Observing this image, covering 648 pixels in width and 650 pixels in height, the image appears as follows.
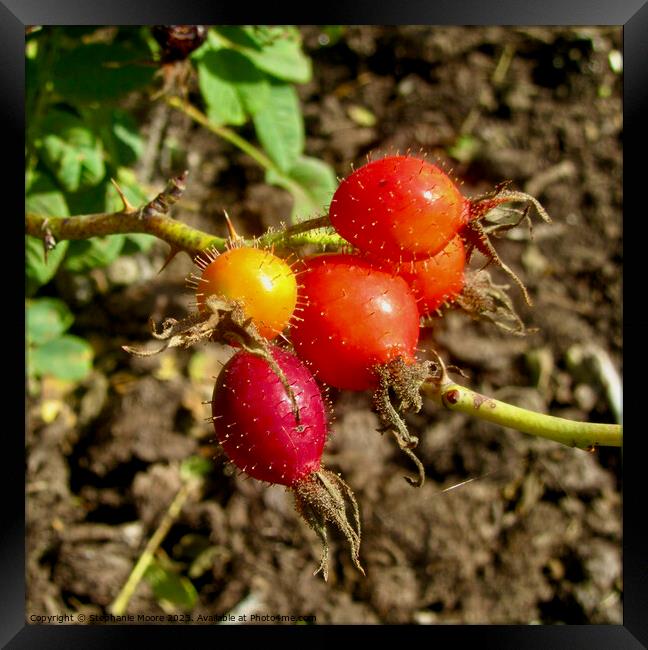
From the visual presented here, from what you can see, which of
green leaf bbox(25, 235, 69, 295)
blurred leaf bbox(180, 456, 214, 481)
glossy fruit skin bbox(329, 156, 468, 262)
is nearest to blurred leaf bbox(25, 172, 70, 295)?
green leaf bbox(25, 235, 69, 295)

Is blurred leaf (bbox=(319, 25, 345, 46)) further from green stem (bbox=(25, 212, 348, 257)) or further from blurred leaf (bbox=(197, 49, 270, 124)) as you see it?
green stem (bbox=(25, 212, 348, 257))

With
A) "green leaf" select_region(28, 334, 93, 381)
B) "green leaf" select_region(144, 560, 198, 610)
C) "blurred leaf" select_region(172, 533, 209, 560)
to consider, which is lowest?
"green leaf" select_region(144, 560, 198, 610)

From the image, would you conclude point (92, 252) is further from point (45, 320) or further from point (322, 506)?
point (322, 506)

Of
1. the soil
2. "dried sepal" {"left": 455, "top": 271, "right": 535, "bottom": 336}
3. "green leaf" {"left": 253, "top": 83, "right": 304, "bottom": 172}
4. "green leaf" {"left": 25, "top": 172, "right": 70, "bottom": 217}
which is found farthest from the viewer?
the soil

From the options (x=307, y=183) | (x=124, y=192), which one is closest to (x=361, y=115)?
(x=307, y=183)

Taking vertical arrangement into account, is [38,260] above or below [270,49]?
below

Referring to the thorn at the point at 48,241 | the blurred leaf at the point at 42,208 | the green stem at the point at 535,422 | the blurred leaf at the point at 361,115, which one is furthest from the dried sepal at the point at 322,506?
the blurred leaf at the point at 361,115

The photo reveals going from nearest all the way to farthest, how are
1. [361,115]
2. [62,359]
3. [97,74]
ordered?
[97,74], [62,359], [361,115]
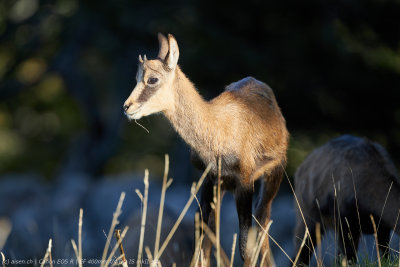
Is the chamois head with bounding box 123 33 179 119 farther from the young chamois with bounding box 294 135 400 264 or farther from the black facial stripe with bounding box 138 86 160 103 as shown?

▸ Brief:
Drop the images and quote the entries word for word.

▸ Problem solution:
Observing this image, covering 648 pixels in width and 650 pixels in height, the image appears as follows.
From the visual presented here, from what you can see, which of
green leaf bbox(25, 235, 69, 295)
blurred leaf bbox(180, 456, 214, 481)
glossy fruit skin bbox(329, 156, 468, 262)
is nearest to blurred leaf bbox(25, 172, 70, 295)?
green leaf bbox(25, 235, 69, 295)

Is blurred leaf (bbox=(319, 25, 345, 46)) further from green stem (bbox=(25, 212, 348, 257)) or further from blurred leaf (bbox=(197, 49, 270, 124)) as you see it?
green stem (bbox=(25, 212, 348, 257))

With
A) "green leaf" select_region(28, 334, 93, 381)
B) "green leaf" select_region(144, 560, 198, 610)
C) "blurred leaf" select_region(172, 533, 209, 560)
to consider, which is lowest?
"green leaf" select_region(144, 560, 198, 610)

From the image, would you conclude point (92, 252) is further from point (45, 320) or further from point (322, 506)?
point (322, 506)

Of
1. the soil
2. "dried sepal" {"left": 455, "top": 271, "right": 535, "bottom": 336}
3. "green leaf" {"left": 253, "top": 83, "right": 304, "bottom": 172}
4. "green leaf" {"left": 25, "top": 172, "right": 70, "bottom": 217}
which is found farthest from the viewer?
the soil

From the options (x=307, y=183) | (x=124, y=192), which one is closest to (x=361, y=115)?
(x=307, y=183)

Taking vertical arrangement into account, is [38,260] above or below [270,49]?
below

Referring to the thorn at the point at 48,241 | the blurred leaf at the point at 42,208 | the green stem at the point at 535,422 | the blurred leaf at the point at 361,115, which one is furthest from the dried sepal at the point at 322,506?
the blurred leaf at the point at 361,115

The photo reveals going from nearest all the way to farthest, how are
1. [361,115]
2. [62,359]
3. [97,74]
ordered?
[97,74], [62,359], [361,115]
Is the chamois head with bounding box 123 33 179 119 farther from the young chamois with bounding box 294 135 400 264 or farther from the black facial stripe with bounding box 138 86 160 103 as shown?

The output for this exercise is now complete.